Just-in-Time Usability Engineering

Today's technology may change too rapidly for traditional usability engineering. The designer can't identify users and their tasks before design, because the technology being designed will create its own tasks. In many cases, the application is strongly defined by standards that showcase the technology, leaving the designer to imagine what it might be good for.

Specialist application teams and just-in-time usability allow Nokia to produce usable systems even under these constraints. And although Japanese factory management techniques were not the inspiration for these design processes, the similarities are striking. The clearest parallel is to just-in-time supply requests in the factory. In the same way, Nokia's usability experts must respond quickly to requests for information or evaluation. There is seldom a backlog of usability studies to draw on, because most situations were never planned or imagined.

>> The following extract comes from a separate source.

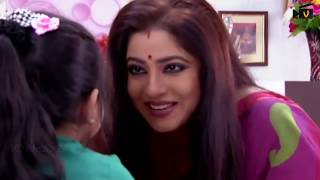 Ai Chotto Sona Toke Golpo Boli || আয় ছোট্ট সোনা তোকে গল্প বলি || HD Video || VD Media 24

A designer calls the team's usability expert: 'The wireless carrier's messaging standard has just changed,' he says. 'We can't send as many characters as we thought, but we can still receive them . . . is there a usability problem?'

Or, 'We're using a nonstandard display on this product, and the mechanical design can't be changed . . . now we need a readable font.'

Or, 'We've designed this new browser add-in to meet the common standard . . . can you help us figure out what users might do with it?'

This is not the traditional, carefully planned, cradle-to-grave iterative design approach. This is reactive engineering, where the rational assumptions may be toppled at any moment like a line of dominos. And to allocate an army of researchers to cover the range of possibilities with prospective studies would be wasteful, indeed.

To handle these sudden, unplanned requests, the usability experts-I'll call them the 'platform usability group' to distinguish them from UI researchers-must be generalists. Like the Japanese factory workers, they must be ready to pick up any task, with help from their colleagues and research groups in sites scattered across the world, and provide an answer, or even a firm 'don't know,' at the shortest notice.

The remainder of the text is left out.